## Source text:
+ + + + +

# SharpShooter broadhead new from WASP



## buckfeverben (Dec 2, 2004)

hhmmm.......Looks strangly similar to magnus stingers, right down the the bee on the package. The only thing it appears they didn't copy was the lifetime no fault replacement policy that magnus offers.


----------



## PA Bowman (Dec 11, 2003)

That bee is actually a wasp which has been the Trademark of Wasp for years.


----------



## Team Hoyt PA (Oct 25, 2003)

you're right pa bowmen....hence the name Wasp


----------



## Africanbowhunter (May 29, 2003)

Magnus napped the Wasp Logo from WASP I think


Good Lookignhed esp for women & kids too


Nice!!!!!!


----------



## Team Hoyt PA (Oct 25, 2003)

Tink, about how long has wasp been around?
I remember some people using them before i started with the bow about 5-6 years ago and they were usually one of the highest ranked quality heads around at that time.
Not saying anything changed though


----------



## Orions_Bow (Dec 14, 2002)

Wasp has been around for a heck of a long time. I used to shoot the Cam Loc's back when I shot a Bear Whitetail Hunter. They sure could be a pain to change the blades but they shot great & at that time was one of the best if not best replacable blade on the market. I wish them the best of luck with the new broadhead, it looks like a nice product!


----------



## PA Bowman (Dec 11, 2003)

I believe that Wasp started making broadheads back in the mid 1970's.
They have excellent quality and I have been using them for over 15 years now.


----------



## Team Hoyt PA (Oct 25, 2003)

+ + + + +

## Dataset:
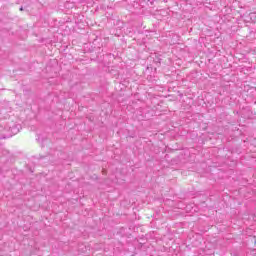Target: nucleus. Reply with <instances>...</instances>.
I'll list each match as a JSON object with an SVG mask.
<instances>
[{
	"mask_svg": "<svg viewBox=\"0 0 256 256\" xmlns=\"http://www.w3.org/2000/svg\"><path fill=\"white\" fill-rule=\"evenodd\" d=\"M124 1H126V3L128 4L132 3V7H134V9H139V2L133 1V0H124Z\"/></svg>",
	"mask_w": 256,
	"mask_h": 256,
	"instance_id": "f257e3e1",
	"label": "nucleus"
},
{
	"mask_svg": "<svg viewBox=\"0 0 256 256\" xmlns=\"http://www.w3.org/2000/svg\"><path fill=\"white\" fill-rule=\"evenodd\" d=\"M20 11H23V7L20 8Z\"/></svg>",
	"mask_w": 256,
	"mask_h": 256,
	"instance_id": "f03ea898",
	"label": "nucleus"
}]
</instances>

+ + + + +

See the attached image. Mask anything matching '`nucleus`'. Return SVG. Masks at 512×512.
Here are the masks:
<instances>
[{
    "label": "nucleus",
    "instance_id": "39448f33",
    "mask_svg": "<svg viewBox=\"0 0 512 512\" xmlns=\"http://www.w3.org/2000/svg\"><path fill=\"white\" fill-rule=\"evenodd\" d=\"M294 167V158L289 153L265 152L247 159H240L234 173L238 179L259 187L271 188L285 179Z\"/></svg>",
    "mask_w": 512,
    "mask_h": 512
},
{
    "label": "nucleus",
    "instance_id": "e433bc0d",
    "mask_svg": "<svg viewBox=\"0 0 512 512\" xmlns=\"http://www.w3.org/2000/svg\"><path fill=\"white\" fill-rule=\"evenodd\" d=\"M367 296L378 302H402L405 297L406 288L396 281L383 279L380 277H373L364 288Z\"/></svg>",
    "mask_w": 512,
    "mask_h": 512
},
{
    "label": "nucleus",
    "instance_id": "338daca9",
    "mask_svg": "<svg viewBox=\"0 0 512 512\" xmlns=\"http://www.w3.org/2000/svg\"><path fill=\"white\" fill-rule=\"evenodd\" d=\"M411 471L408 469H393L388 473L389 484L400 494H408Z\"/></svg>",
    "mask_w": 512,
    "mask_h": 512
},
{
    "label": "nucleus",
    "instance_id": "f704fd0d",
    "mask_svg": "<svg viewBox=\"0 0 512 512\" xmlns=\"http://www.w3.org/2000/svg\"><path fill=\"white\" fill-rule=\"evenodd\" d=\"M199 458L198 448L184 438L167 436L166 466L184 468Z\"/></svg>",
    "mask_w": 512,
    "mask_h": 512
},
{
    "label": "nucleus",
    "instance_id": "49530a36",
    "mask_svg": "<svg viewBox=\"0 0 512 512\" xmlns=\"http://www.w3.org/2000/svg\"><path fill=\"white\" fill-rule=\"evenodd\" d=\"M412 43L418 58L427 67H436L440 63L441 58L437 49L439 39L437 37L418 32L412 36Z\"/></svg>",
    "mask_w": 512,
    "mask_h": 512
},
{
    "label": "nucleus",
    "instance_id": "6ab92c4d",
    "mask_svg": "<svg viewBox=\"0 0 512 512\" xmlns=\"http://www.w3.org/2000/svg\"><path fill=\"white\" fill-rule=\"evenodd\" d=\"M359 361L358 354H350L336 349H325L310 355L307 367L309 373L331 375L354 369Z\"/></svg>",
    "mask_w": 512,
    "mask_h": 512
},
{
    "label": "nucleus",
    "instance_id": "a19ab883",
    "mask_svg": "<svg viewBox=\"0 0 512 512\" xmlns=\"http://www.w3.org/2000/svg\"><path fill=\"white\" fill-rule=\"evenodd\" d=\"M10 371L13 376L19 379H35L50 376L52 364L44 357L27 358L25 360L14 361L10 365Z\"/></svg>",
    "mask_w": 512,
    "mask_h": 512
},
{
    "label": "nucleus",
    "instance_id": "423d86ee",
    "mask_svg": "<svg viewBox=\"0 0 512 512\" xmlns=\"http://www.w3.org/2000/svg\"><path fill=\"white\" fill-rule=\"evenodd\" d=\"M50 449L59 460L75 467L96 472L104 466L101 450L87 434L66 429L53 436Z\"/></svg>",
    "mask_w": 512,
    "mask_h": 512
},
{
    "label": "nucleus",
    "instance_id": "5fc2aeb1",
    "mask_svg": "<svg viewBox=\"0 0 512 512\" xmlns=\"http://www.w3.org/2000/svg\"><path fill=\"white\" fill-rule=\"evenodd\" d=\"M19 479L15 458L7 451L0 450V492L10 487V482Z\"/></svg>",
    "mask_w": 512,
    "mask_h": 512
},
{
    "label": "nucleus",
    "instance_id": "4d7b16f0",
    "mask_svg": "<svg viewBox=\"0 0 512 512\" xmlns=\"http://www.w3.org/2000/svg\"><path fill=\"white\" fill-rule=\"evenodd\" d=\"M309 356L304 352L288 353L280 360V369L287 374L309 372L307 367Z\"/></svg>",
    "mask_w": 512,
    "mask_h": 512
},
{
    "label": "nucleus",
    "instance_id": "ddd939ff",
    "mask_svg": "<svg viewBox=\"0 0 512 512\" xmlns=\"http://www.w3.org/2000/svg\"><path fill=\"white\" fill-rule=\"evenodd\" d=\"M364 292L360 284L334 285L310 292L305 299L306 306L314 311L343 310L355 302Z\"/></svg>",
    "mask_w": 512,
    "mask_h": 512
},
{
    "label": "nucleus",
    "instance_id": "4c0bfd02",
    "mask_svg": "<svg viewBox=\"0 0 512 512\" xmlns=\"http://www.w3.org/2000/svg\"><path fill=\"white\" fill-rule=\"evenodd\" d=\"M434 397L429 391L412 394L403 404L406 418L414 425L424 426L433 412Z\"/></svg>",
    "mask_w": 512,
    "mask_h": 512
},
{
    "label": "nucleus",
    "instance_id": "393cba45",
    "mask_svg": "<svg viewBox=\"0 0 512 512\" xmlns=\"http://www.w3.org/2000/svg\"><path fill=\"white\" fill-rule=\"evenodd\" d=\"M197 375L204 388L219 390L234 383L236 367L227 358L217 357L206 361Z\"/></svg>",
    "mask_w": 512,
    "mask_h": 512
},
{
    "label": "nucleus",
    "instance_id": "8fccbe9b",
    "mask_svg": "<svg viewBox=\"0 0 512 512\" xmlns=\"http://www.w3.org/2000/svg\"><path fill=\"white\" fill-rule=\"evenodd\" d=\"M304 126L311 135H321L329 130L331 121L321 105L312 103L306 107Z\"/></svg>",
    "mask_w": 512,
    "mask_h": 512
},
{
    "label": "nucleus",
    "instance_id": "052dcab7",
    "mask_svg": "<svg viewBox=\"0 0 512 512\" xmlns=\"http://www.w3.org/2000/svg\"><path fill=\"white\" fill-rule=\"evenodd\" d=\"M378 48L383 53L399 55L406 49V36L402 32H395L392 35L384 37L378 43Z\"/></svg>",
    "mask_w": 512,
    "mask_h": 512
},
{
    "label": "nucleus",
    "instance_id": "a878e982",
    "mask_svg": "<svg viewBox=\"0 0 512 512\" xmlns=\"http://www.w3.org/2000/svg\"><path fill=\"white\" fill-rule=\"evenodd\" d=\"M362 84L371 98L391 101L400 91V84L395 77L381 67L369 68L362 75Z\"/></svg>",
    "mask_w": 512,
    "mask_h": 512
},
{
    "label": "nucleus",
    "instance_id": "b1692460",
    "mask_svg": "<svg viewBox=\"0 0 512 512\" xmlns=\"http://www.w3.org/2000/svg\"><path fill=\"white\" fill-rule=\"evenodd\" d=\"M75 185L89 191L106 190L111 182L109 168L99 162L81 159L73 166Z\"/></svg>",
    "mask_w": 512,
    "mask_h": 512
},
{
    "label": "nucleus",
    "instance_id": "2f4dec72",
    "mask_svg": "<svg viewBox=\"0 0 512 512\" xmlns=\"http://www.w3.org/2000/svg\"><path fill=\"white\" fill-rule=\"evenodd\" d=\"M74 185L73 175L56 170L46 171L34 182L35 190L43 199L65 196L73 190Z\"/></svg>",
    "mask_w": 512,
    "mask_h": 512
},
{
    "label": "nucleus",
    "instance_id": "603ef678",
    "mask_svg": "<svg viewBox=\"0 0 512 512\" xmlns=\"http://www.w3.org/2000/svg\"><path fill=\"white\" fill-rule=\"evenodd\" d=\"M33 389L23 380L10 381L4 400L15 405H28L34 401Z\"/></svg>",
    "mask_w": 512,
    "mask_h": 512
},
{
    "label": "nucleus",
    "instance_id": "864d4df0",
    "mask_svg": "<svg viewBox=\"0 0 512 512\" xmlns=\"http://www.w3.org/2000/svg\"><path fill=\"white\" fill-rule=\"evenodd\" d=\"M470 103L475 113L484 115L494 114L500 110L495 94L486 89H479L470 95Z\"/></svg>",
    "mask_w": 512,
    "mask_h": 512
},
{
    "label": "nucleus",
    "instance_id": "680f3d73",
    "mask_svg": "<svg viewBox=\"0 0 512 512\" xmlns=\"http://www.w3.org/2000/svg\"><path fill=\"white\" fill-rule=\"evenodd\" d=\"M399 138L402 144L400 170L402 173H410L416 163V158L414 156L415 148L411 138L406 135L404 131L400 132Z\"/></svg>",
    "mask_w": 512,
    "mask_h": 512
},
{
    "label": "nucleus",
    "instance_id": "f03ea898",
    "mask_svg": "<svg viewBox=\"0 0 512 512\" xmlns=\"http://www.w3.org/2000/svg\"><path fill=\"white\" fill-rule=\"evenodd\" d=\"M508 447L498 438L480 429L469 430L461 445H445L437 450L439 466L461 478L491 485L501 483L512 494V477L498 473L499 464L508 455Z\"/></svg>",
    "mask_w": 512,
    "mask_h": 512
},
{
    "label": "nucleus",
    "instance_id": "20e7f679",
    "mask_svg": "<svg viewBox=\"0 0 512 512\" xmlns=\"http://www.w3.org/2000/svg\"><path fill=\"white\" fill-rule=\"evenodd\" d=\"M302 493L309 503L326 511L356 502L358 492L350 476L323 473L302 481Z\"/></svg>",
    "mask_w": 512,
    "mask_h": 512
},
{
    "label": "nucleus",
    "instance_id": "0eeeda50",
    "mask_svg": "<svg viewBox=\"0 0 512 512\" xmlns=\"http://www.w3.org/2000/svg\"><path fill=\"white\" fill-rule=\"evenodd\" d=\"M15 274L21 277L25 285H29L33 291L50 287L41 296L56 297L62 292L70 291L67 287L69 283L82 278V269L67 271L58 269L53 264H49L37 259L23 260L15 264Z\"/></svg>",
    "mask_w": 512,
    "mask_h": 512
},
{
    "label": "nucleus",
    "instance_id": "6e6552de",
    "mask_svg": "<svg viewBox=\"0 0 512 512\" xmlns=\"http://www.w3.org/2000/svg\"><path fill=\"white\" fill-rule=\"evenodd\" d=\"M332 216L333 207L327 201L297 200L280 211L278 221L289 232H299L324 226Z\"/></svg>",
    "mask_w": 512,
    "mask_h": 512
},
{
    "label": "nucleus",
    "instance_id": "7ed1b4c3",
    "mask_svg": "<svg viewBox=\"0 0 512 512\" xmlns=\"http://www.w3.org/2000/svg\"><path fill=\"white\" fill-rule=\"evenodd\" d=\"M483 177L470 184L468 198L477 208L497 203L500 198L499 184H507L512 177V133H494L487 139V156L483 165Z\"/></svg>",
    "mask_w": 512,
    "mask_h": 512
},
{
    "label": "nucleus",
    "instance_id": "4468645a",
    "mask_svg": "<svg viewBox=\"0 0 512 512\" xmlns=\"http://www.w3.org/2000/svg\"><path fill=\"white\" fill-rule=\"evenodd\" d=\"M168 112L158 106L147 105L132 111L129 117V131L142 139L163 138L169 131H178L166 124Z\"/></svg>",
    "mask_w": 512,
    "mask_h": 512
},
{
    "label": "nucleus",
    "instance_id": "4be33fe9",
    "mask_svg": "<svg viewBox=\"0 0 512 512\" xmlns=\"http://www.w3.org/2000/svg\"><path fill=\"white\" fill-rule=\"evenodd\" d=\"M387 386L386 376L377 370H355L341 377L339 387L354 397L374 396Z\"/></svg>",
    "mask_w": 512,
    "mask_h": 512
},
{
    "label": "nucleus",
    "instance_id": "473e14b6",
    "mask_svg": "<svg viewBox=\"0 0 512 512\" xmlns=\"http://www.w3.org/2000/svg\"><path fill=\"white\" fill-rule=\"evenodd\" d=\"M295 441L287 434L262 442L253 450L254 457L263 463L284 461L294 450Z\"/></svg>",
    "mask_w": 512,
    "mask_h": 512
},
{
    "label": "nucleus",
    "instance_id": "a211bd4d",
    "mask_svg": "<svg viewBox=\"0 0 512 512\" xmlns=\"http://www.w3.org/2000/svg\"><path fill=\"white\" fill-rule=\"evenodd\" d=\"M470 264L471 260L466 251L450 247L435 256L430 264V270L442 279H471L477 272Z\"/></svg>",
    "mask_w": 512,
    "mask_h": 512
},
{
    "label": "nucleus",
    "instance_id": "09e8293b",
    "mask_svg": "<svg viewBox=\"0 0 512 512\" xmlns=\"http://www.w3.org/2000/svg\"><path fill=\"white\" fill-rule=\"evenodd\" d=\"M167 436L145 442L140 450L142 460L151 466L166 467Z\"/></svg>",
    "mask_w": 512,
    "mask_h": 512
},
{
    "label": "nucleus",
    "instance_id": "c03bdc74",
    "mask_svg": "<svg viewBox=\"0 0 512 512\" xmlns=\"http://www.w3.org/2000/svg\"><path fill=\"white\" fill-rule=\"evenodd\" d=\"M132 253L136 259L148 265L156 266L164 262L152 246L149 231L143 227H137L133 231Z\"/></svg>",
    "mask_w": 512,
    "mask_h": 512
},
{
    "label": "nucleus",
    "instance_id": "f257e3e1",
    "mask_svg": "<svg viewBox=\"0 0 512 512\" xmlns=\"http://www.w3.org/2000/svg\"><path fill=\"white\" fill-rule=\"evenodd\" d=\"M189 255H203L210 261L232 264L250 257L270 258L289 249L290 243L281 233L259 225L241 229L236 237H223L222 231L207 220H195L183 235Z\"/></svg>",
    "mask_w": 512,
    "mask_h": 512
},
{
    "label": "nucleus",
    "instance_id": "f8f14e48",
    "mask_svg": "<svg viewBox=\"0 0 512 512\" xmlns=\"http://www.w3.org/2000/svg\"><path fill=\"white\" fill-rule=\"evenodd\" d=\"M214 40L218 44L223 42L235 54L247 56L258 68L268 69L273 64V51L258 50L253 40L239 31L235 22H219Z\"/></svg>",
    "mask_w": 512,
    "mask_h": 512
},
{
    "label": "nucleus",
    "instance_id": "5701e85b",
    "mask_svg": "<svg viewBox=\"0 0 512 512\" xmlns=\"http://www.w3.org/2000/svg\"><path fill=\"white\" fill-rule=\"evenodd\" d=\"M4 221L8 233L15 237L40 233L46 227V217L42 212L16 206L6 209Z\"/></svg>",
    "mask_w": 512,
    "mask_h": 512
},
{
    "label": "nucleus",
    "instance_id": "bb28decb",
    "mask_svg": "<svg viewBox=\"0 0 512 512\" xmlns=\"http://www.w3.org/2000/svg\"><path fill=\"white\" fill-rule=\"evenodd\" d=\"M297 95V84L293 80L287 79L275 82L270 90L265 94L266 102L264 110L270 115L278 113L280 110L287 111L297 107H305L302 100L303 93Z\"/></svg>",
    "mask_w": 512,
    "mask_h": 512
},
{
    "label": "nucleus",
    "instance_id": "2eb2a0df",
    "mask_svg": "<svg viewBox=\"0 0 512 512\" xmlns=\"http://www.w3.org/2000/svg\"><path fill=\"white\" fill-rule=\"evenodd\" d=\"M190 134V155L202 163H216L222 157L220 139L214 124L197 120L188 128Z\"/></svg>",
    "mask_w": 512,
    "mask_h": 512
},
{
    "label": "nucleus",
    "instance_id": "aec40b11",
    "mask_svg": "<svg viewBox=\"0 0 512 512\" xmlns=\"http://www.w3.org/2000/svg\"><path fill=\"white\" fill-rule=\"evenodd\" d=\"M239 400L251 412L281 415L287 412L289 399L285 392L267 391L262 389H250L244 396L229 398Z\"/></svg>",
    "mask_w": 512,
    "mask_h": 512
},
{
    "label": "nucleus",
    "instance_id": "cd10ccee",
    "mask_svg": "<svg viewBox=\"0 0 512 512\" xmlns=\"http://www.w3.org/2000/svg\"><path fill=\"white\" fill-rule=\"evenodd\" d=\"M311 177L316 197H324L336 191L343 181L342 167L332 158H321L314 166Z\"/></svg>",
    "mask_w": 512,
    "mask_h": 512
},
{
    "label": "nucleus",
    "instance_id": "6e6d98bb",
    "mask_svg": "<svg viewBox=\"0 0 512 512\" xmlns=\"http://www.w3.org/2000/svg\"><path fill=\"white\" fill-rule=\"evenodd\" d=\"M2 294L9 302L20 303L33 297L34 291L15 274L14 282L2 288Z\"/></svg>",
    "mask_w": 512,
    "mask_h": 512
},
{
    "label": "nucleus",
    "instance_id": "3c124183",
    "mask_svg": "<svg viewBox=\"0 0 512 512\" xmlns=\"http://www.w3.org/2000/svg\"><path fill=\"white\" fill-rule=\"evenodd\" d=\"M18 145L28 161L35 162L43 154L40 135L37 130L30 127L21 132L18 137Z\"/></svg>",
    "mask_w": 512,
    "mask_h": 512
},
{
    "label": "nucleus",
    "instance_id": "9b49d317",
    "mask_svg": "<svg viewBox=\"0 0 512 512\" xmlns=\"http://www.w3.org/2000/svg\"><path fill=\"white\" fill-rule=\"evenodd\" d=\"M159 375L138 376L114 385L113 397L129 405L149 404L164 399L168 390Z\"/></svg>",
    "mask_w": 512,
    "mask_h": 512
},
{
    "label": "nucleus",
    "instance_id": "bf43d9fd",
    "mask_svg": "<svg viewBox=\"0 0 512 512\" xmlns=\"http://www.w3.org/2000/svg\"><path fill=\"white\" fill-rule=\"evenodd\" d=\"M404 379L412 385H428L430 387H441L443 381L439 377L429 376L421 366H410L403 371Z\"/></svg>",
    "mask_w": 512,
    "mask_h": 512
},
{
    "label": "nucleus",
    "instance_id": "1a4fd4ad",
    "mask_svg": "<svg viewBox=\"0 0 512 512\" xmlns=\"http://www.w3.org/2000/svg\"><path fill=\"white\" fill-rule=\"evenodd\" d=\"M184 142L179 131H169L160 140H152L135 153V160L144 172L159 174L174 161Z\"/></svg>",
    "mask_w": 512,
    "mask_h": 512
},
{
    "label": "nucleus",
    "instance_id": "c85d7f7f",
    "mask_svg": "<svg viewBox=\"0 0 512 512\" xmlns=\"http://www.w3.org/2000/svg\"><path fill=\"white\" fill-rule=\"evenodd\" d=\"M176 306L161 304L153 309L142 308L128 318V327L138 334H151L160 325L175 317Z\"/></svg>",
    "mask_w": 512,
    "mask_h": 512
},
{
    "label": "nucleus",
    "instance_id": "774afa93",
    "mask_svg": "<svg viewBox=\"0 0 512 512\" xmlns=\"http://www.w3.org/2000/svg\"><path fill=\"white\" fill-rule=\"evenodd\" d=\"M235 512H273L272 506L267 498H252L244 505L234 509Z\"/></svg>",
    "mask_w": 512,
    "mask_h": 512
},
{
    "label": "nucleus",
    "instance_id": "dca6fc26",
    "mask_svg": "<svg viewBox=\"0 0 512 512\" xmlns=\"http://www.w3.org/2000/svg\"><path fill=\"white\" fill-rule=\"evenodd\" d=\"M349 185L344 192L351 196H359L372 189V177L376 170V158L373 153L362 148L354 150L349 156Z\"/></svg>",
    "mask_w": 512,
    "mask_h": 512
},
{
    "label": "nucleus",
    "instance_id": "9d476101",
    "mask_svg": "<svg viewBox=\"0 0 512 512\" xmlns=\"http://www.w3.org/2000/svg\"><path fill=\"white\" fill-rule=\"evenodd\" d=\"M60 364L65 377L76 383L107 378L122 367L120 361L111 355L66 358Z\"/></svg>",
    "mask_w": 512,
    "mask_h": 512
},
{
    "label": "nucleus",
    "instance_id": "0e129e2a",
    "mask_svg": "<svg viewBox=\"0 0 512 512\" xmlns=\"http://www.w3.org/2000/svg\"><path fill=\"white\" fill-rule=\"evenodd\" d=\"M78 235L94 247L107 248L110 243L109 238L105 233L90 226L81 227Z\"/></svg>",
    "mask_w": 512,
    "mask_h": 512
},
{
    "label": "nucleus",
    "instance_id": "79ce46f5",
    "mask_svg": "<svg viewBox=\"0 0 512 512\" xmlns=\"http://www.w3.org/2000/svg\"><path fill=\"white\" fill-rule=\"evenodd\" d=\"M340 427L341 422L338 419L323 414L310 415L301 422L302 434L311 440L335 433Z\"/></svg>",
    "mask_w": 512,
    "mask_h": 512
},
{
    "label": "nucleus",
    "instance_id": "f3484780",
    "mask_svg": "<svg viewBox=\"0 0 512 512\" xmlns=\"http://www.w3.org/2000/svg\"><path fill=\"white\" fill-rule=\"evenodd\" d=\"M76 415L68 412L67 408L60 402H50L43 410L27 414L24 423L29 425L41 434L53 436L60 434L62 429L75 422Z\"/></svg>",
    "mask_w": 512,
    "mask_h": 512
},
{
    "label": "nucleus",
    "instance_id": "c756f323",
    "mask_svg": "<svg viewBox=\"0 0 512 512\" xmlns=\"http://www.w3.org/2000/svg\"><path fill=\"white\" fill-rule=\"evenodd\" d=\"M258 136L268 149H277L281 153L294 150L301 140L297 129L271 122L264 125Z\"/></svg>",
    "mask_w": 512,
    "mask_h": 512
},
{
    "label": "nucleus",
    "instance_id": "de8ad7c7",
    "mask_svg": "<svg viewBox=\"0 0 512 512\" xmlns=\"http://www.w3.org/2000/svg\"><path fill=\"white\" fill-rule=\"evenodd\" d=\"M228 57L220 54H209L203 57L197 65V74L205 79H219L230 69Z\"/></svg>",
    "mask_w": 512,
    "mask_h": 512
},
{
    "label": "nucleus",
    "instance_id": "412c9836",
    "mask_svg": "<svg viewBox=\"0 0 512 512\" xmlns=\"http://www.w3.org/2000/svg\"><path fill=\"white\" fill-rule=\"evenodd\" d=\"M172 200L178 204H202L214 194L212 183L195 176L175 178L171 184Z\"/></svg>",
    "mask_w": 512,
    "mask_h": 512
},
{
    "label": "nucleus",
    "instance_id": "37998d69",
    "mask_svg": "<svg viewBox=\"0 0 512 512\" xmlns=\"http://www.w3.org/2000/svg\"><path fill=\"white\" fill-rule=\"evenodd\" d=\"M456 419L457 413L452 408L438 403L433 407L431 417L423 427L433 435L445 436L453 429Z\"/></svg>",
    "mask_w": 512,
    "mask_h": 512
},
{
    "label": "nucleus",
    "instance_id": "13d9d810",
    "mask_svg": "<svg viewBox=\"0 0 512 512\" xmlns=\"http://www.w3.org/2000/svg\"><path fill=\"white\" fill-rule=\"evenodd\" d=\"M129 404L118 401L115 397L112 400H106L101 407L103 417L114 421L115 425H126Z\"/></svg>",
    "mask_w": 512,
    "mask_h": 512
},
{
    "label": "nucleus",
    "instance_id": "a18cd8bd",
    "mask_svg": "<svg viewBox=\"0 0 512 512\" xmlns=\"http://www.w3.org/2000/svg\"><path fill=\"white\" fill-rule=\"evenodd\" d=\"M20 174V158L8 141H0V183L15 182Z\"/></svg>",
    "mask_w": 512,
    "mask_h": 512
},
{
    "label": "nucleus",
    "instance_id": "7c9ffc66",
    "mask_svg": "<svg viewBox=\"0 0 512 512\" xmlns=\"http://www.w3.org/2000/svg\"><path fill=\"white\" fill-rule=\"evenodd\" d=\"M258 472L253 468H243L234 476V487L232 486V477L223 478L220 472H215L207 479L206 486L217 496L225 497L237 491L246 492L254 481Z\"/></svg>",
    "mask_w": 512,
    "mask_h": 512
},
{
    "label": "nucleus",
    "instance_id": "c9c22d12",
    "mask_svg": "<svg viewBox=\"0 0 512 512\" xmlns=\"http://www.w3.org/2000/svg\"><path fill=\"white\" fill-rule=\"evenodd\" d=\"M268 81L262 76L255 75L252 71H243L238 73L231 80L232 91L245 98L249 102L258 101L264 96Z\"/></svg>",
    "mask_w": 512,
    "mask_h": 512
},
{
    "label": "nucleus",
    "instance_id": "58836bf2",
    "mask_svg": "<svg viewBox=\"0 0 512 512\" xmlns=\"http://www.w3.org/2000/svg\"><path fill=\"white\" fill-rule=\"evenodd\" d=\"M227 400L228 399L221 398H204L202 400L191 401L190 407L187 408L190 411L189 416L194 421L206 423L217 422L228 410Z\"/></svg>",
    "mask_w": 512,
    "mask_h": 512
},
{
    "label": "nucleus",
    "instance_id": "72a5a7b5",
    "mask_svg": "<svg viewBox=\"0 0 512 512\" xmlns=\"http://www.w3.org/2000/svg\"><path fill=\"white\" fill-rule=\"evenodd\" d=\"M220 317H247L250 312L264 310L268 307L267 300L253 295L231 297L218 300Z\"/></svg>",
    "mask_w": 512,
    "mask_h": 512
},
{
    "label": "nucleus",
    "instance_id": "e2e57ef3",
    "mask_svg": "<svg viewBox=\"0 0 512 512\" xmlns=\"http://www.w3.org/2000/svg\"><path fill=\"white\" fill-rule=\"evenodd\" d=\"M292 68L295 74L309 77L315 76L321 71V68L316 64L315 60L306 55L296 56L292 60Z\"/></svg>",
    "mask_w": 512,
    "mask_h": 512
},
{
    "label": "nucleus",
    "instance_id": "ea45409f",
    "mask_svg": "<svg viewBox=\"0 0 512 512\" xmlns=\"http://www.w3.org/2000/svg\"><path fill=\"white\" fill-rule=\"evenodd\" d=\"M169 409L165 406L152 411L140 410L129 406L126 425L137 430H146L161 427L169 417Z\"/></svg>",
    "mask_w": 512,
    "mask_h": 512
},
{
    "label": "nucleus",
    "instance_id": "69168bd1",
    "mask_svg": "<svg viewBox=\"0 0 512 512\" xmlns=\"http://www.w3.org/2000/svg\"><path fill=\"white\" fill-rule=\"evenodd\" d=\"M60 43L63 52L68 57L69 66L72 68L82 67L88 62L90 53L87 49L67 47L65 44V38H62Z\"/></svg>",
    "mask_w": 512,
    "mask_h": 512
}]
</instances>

+ + + + +

## What to work on:
- A) In the forum thread about the WASP broadhead, when does PA Bowman believe Wasp started making broadheads?
- B) Please write the next post in the forum thread about the WASP broadhead, following its last header.

## Per-task outputs:
- A) In the mid 1970's.

- B)
Thanks fellas. I knew they had been in the business a long time but was uncertain to the extent of time.
I with them well this year!!!


----------



## PA Bowman (Dec 11, 2003)

Team Hoyt,
Great signature
Long live Dimebag!!!!


----------



## LIMBHANGER 36 (Aug 2, 2004)

Looks like a great head, it looks like all of the blades are replaceable not just the bleeder blades. I am going to give this one a try, have been itchin to try a c on c type head but shoot a pretty fast setup and have been concerned about planing. This heads compact design should fly well even at faster speeds. Wasp quality is outstanding and I'm sure this will be no different.


----------



## Team Hoyt PA (Oct 25, 2003)

PA Bowman said:


> Team Hoyt,
> Great signature
> Long live Dimebag!!!!


 :wink:


----------



## BDHUNTR (May 24, 2003)

*Wasp Broadheads=Quality*

Funny thing about Wasp broadheads. You don't read much about them, or hear them talked about as much as other broadheads, but they have been making and selling them for decades, so they must be doing something right.

I used Wasp Hammer SST's in the past, and most recently, I used the 100 grain Wasp Boss Bullets, which I found to be an excellent broadhead. I bet these SharpShooter broadheads turn out to be a great cut-on-contact broadhead, too.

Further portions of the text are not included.